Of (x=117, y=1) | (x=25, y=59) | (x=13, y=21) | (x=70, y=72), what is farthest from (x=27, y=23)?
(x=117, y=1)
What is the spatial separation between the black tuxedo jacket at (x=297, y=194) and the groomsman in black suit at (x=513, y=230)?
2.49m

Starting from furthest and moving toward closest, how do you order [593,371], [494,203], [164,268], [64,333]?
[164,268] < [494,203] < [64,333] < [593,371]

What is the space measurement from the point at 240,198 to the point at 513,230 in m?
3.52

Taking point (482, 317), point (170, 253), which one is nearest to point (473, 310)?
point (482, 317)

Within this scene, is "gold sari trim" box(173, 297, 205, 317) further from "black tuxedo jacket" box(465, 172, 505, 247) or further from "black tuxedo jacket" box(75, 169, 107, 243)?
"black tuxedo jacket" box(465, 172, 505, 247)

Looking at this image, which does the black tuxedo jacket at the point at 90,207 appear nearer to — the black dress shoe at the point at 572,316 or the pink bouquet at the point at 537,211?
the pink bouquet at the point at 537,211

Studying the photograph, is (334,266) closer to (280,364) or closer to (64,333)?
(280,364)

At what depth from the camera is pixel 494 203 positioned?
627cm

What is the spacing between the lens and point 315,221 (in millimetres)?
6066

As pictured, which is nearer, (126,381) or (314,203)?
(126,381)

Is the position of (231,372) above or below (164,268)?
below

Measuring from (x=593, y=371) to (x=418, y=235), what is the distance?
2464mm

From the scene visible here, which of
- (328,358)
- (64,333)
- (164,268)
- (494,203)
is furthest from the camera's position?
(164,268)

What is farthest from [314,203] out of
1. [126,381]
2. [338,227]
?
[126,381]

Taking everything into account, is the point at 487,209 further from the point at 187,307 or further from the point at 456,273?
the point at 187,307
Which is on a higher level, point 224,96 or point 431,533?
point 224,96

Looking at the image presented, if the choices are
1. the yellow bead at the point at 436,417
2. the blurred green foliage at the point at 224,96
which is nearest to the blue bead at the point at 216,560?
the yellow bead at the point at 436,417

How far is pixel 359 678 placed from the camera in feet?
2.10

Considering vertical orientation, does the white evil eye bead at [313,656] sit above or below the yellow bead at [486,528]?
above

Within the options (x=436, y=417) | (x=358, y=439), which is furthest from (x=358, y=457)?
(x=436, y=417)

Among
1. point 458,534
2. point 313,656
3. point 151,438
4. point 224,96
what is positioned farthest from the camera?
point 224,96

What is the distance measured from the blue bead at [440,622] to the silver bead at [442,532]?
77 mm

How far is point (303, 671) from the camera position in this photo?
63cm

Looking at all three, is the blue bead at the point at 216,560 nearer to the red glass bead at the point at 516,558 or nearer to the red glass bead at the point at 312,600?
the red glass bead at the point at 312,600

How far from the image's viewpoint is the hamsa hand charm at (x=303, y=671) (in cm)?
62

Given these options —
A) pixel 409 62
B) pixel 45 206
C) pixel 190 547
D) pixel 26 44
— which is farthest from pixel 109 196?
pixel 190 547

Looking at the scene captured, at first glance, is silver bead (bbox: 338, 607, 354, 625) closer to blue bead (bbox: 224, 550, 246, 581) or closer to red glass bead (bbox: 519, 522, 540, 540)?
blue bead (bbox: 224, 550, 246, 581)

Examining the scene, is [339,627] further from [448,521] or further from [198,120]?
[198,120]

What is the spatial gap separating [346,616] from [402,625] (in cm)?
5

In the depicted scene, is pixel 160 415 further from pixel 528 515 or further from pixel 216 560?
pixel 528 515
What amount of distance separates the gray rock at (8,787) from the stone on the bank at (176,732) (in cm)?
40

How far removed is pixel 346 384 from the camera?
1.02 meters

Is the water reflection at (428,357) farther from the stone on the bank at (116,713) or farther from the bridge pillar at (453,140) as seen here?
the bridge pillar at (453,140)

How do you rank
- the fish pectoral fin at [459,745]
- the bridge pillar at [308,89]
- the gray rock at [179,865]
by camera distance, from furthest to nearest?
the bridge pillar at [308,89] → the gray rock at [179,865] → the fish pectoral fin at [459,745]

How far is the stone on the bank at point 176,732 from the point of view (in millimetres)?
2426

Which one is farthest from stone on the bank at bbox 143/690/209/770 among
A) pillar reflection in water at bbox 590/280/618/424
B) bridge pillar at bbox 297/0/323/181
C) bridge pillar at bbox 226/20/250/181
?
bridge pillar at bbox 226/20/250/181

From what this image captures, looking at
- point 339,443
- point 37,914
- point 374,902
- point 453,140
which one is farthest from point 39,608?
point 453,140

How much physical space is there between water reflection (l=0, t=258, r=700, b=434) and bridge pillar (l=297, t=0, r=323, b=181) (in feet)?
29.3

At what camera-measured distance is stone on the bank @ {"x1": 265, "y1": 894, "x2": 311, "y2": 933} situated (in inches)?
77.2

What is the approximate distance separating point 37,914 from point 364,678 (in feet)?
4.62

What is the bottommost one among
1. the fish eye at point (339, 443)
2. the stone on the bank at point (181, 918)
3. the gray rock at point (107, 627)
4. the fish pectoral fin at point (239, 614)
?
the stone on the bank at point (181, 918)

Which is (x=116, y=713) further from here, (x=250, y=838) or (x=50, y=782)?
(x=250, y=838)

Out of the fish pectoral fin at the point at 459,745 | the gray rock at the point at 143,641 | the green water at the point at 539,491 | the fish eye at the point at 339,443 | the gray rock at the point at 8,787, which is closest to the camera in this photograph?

WHAT YOU ARE ASKED TO DO: Lay out every line of the material above as a numbered list, leaving out the blank lines.

EXERCISE SOLUTION:
1. Of (x=117, y=1) | (x=25, y=59) | (x=13, y=21) | (x=70, y=72), what is farthest from (x=27, y=23)?
2. (x=117, y=1)
3. What is the spatial separation between the black tuxedo jacket at (x=297, y=194) and the groomsman in black suit at (x=513, y=230)?
4. 2.49m
5. Starting from furthest and moving toward closest, how do you order [593,371], [494,203], [164,268], [64,333]?
6. [164,268] < [494,203] < [64,333] < [593,371]
7. What is the space measurement from the point at 240,198 to the point at 513,230 in m?
8. 3.52
9. Taking point (482, 317), point (170, 253), which one is nearest to point (473, 310)?
10. point (482, 317)
11. Within this scene, is "gold sari trim" box(173, 297, 205, 317) further from "black tuxedo jacket" box(465, 172, 505, 247) or further from "black tuxedo jacket" box(75, 169, 107, 243)?
12. "black tuxedo jacket" box(465, 172, 505, 247)
13. Looking at this image, which does the black tuxedo jacket at the point at 90,207 appear nearer to — the black dress shoe at the point at 572,316 or the pink bouquet at the point at 537,211?
14. the pink bouquet at the point at 537,211
15. Studying the photograph, is (334,266) closer to (280,364) or closer to (64,333)?
16. (280,364)
17. At what depth from the camera is pixel 494 203 positioned?
18. 627cm
19. What is the spacing between the lens and point 315,221 (in millimetres)?
20. 6066
21. As pictured, which is nearer, (126,381) or (314,203)?
22. (126,381)
23. Is the position of (231,372) above or below (164,268)?
24. below
25. Measuring from (x=593, y=371) to (x=418, y=235), what is the distance?
26. 2464mm
27. From the scene visible here, which of
28. - (328,358)
29. - (64,333)
30. - (164,268)
31. - (494,203)
32. is furthest from the camera's position?
33. (164,268)
34. What is farthest from [314,203] out of
35. 1. [126,381]
36. 2. [338,227]
37. ?
38. [126,381]
39. Taking everything into account, is the point at 487,209 further from the point at 187,307 or further from the point at 456,273?
40. the point at 187,307
41. Which is on a higher level, point 224,96 or point 431,533?
42. point 224,96
43. Looking at the image presented, if the choices are
44. 1. the yellow bead at the point at 436,417
45. 2. the blurred green foliage at the point at 224,96
46. which is nearest to the blue bead at the point at 216,560?
47. the yellow bead at the point at 436,417
48. How far is pixel 359 678 placed from the camera in feet?
49. 2.10
50. Considering vertical orientation, does the white evil eye bead at [313,656] sit above or below the yellow bead at [486,528]?
51. above
52. Within the options (x=436, y=417) | (x=358, y=439), which is furthest from (x=358, y=457)?
53. (x=436, y=417)
54. Among
55. 1. point 458,534
56. 2. point 313,656
57. 3. point 151,438
58. 4. point 224,96
59. what is positioned farthest from the camera?
60. point 224,96
61. What is the distance measured from the blue bead at [440,622] to the silver bead at [442,532]?
62. 77 mm
63. How far is point (303, 671) from the camera position in this photo?
64. 63cm
65. Looking at all three, is the blue bead at the point at 216,560 nearer to the red glass bead at the point at 516,558 or nearer to the red glass bead at the point at 312,600?
66. the red glass bead at the point at 312,600
67. How far from the image's viewpoint is the hamsa hand charm at (x=303, y=671) (in cm)?
68. 62
69. Given these options —
70. A) pixel 409 62
71. B) pixel 45 206
72. C) pixel 190 547
73. D) pixel 26 44
74. — which is farthest from pixel 109 196?
75. pixel 190 547
76. Looking at the scene captured, at first glance, is silver bead (bbox: 338, 607, 354, 625) closer to blue bead (bbox: 224, 550, 246, 581) or closer to red glass bead (bbox: 519, 522, 540, 540)?
77. blue bead (bbox: 224, 550, 246, 581)
78. Examining the scene, is [339,627] further from [448,521] or further from [198,120]?
79. [198,120]
80. What is the spatial gap separating [346,616] from [402,625] (in cm)?
81. 5
82. In the depicted scene, is pixel 160 415 further from pixel 528 515 or further from pixel 216 560?
83. pixel 528 515
84. What amount of distance separates the gray rock at (8,787) from the stone on the bank at (176,732) (in cm)?
85. 40
86. How far removed is pixel 346 384 from the camera?
87. 1.02 meters
88. Is the water reflection at (428,357) farther from the stone on the bank at (116,713) or farther from the bridge pillar at (453,140) as seen here?
89. the bridge pillar at (453,140)
90. How do you rank
91. - the fish pectoral fin at [459,745]
92. - the bridge pillar at [308,89]
93. - the gray rock at [179,865]
94. by camera distance, from furthest to nearest?
95. the bridge pillar at [308,89] → the gray rock at [179,865] → the fish pectoral fin at [459,745]
96. How far is the stone on the bank at point 176,732 from the point of view (in millimetres)?
97. 2426
98. Which one is farthest from stone on the bank at bbox 143/690/209/770 among
99. A) pillar reflection in water at bbox 590/280/618/424
100. B) bridge pillar at bbox 297/0/323/181
101. C) bridge pillar at bbox 226/20/250/181
102. ?
103. bridge pillar at bbox 226/20/250/181
104. From what this image captures, looking at
105. - point 339,443
106. - point 37,914
107. - point 374,902
108. - point 453,140
109. which one is farthest from point 39,608?
110. point 453,140
111. How much physical space is there between water reflection (l=0, t=258, r=700, b=434) and bridge pillar (l=297, t=0, r=323, b=181) (in feet)?
112. 29.3
113. At what camera-measured distance is stone on the bank @ {"x1": 265, "y1": 894, "x2": 311, "y2": 933} situated (in inches)?
114. 77.2
115. What is the approximate distance separating point 37,914 from point 364,678 (in feet)?
116. 4.62
117. What is the bottommost one among
118. 1. the fish eye at point (339, 443)
119. 2. the stone on the bank at point (181, 918)
120. 3. the gray rock at point (107, 627)
121. 4. the fish pectoral fin at point (239, 614)
122. ?
123. the stone on the bank at point (181, 918)
124. Which is (x=116, y=713) further from here, (x=250, y=838) or (x=50, y=782)?
125. (x=250, y=838)
126. Out of the fish pectoral fin at the point at 459,745 | the gray rock at the point at 143,641 | the green water at the point at 539,491 | the fish eye at the point at 339,443 | the gray rock at the point at 8,787, which is closest to the camera in this photograph?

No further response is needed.